─── GIVEN TEXT

I was, am, and always will be an equal and loyal fan to both shows. They both are greatly entertaining, and when I first saw them, they were appointment TV. After school, I would drop what I was doing and watch TOS as if hypnotized, and then of course, go outside or in my room and re-enact everything I saw. When I was in college, my friends and I would meet at my apartment, or with whichever girlfriend I was living with at the time, and watch TNG. On nights that I had gigs, it was generally understood that I would be arriving late if TNG didn’t finish until 9:00 PM. There was no arguing with me about that, and fortunately I was good enough to be put up with. I would say 90 % of all my Halloweens and of course all conventions have been spent in a Star Trek costume. As a matter of fact Halloween is my favorite holiday because of that very fact. I’ve been TOS command, TNG command, Ferengi, Klingon, and Thrall.
TOS and TNG rule the world. Long live Star Trek.

I was disapointed 20 years ago when it started and i was still disapointed 13 years ago when it ended.

out of 7 years of episodes, only a handful were ever memorable let alone interesting. i.e. yesterdays enterprise,best of both worlds (part 1) and “inner light”.

──────
─── EXTRACTED RECORDS

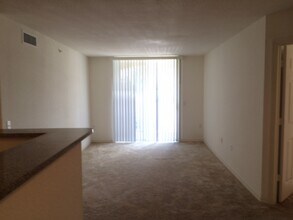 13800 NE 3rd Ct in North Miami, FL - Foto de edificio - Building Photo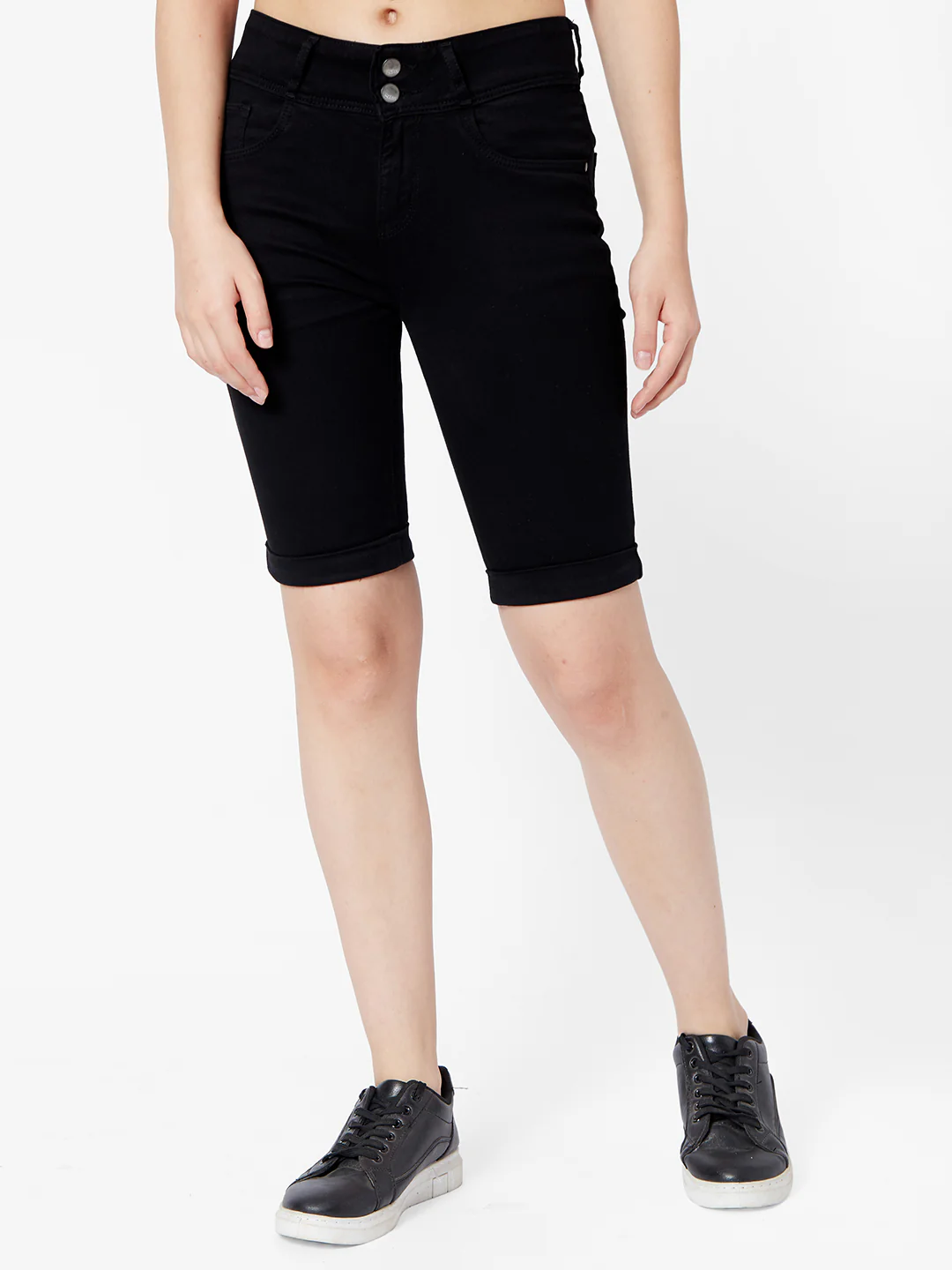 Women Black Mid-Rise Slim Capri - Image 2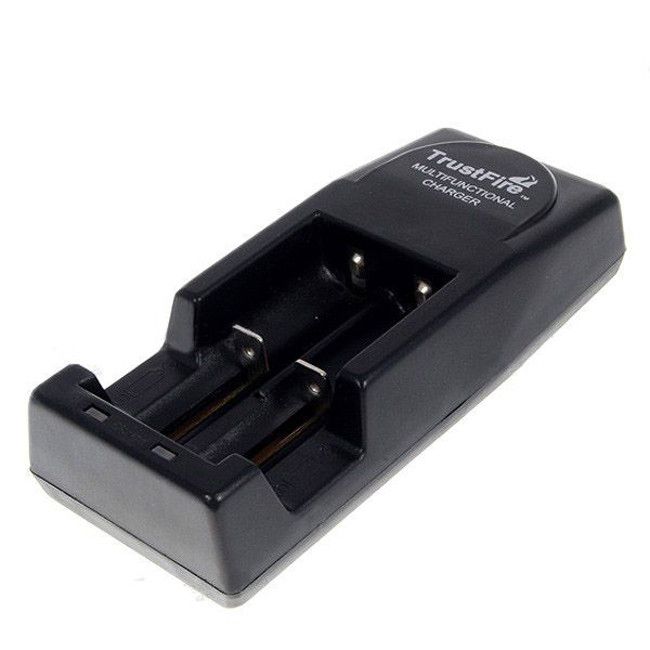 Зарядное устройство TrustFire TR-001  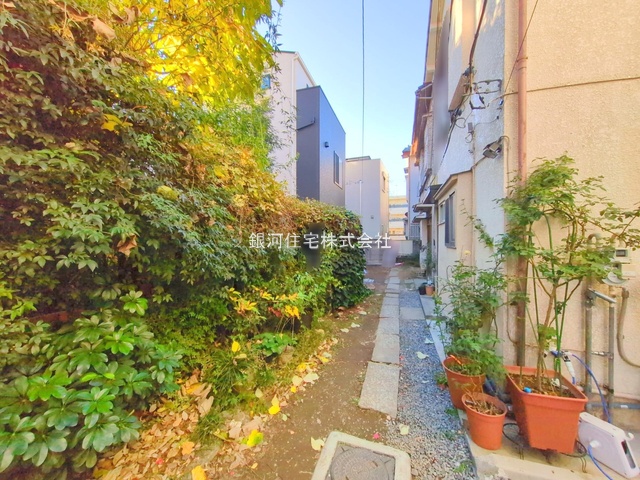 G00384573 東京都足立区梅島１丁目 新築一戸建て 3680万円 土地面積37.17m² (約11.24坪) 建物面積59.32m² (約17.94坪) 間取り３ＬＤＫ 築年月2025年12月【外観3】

──────
─── EXTRACTED RECORDS

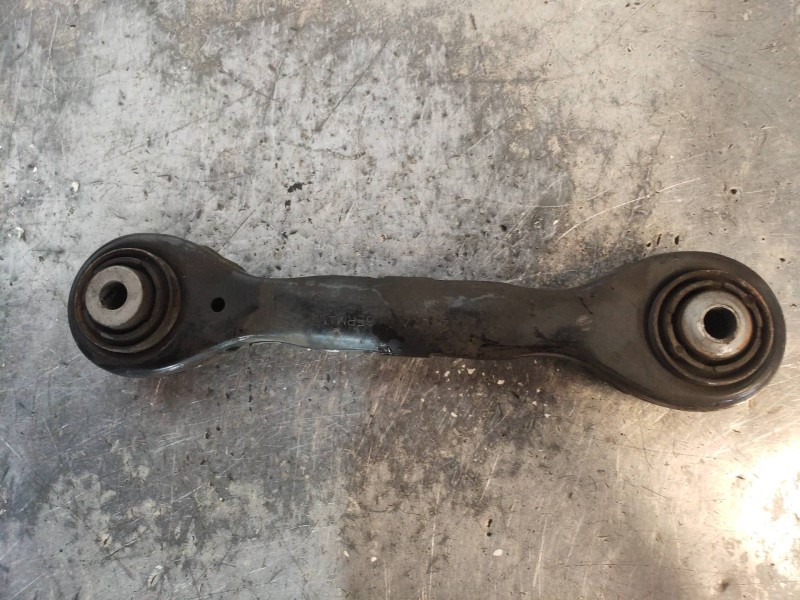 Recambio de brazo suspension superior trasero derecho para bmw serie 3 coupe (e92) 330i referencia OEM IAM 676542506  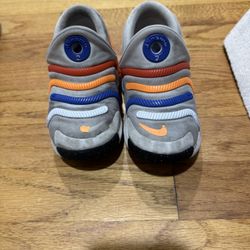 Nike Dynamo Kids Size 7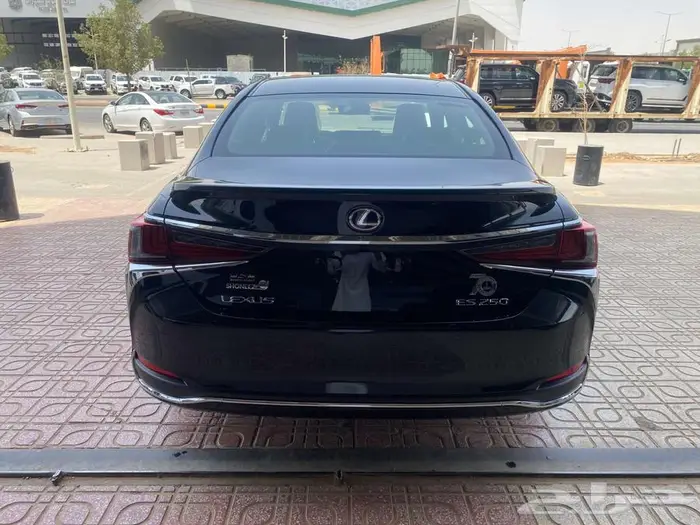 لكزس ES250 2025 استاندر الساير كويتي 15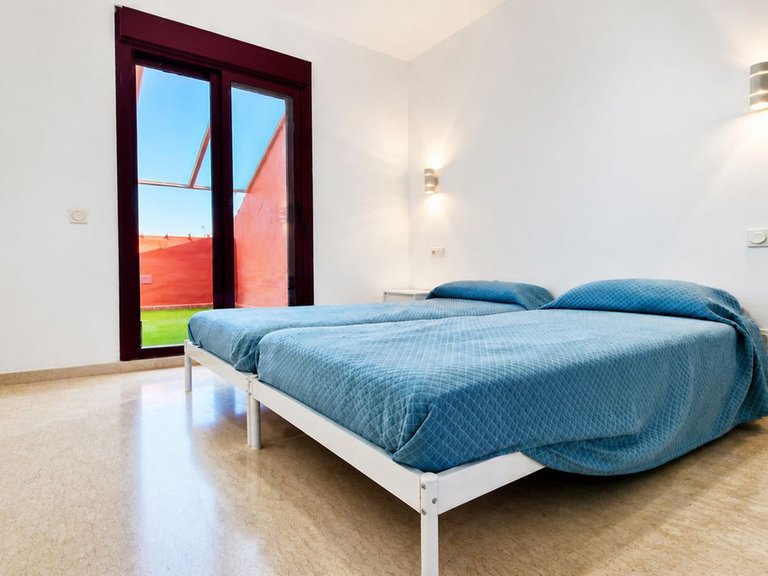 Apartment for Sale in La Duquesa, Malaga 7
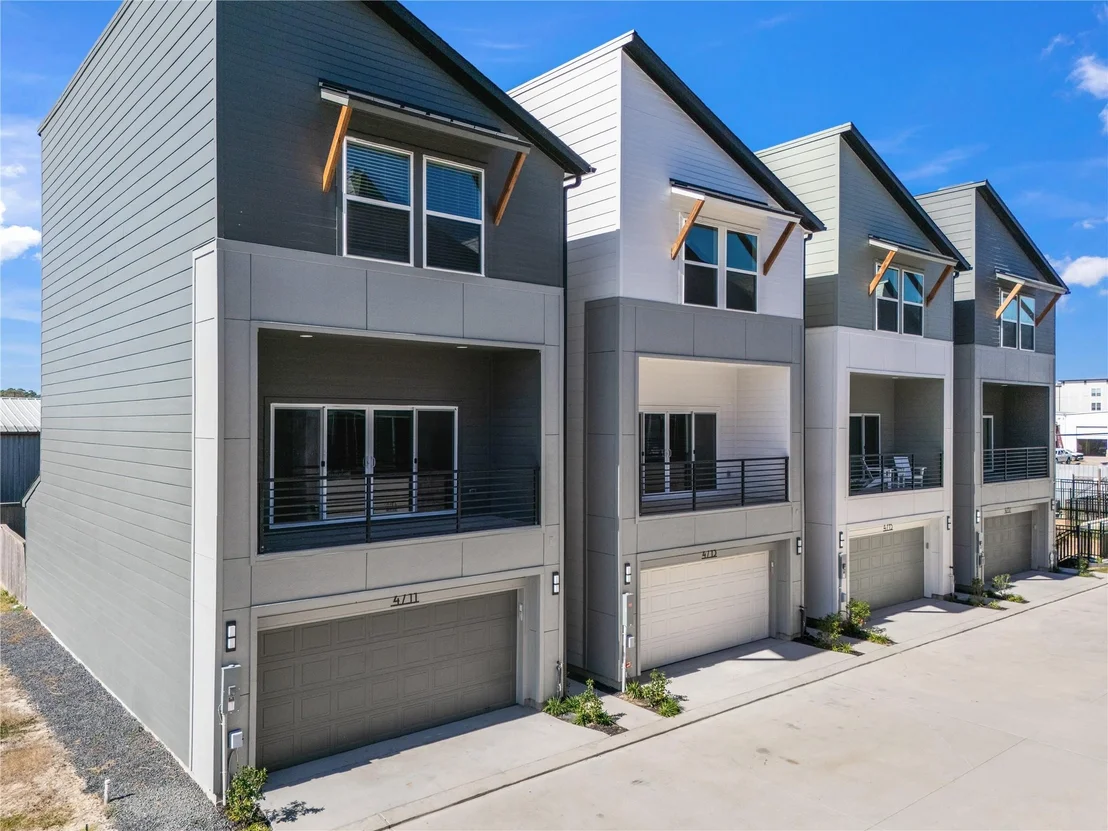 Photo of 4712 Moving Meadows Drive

──────
─── EXTRACTED RECORDS

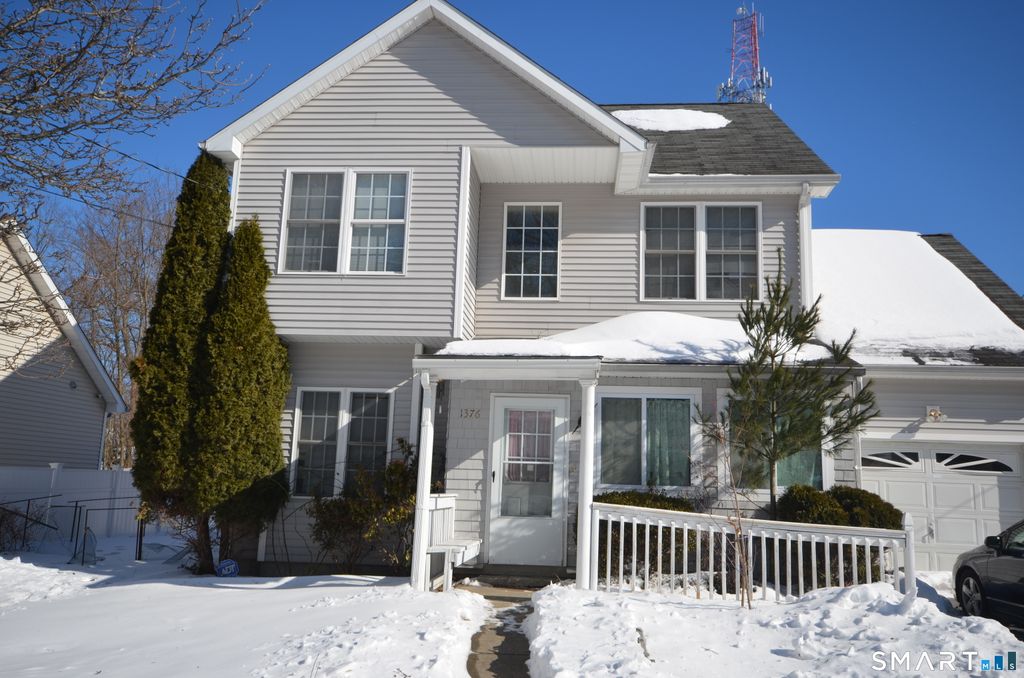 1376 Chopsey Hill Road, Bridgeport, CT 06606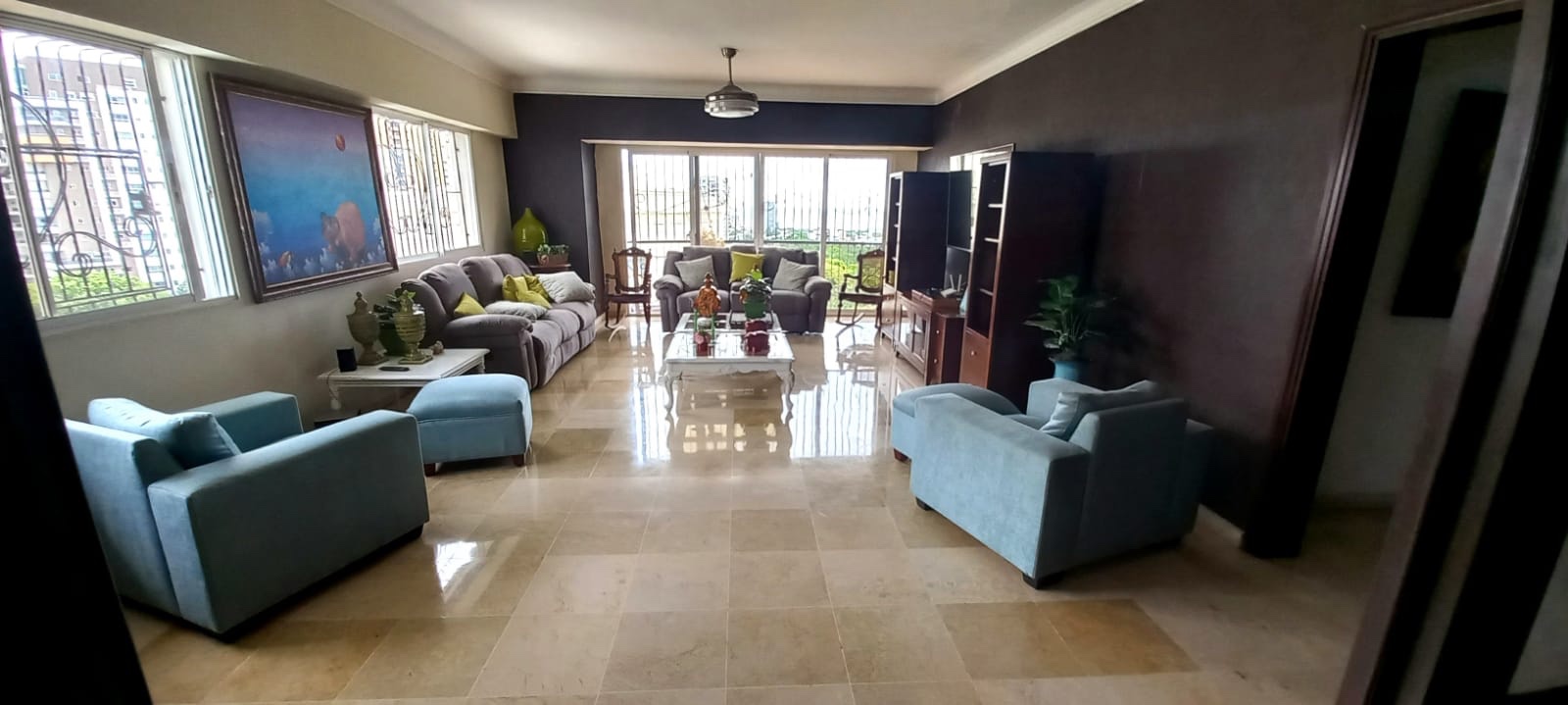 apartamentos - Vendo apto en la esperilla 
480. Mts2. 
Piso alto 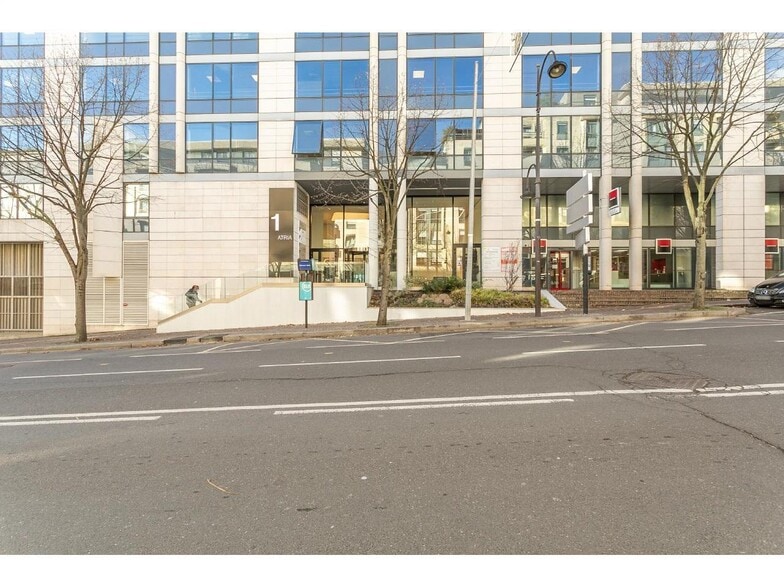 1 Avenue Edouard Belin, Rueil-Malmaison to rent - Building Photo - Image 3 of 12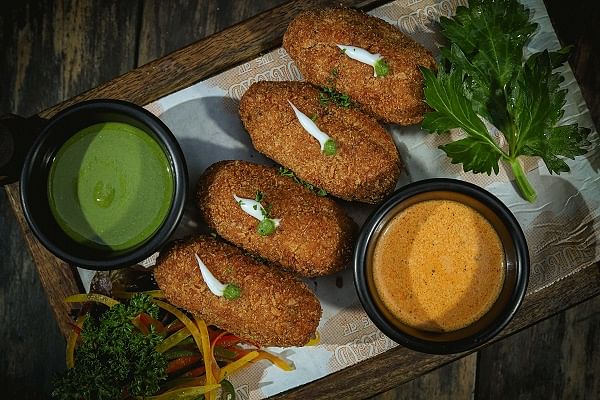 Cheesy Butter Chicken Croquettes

──────

EXERCISE
What does the Star Trek fan text say from "TOS and TNG" up to and including "when it ended."? Quote that stretch word for word.

RESULT OF THIS EXERCISE
TOS and TNG rule the world. Long live Star Trek.

I was disapointed 20 years ago when it started and i was still disapointed 13 years ago when it ended.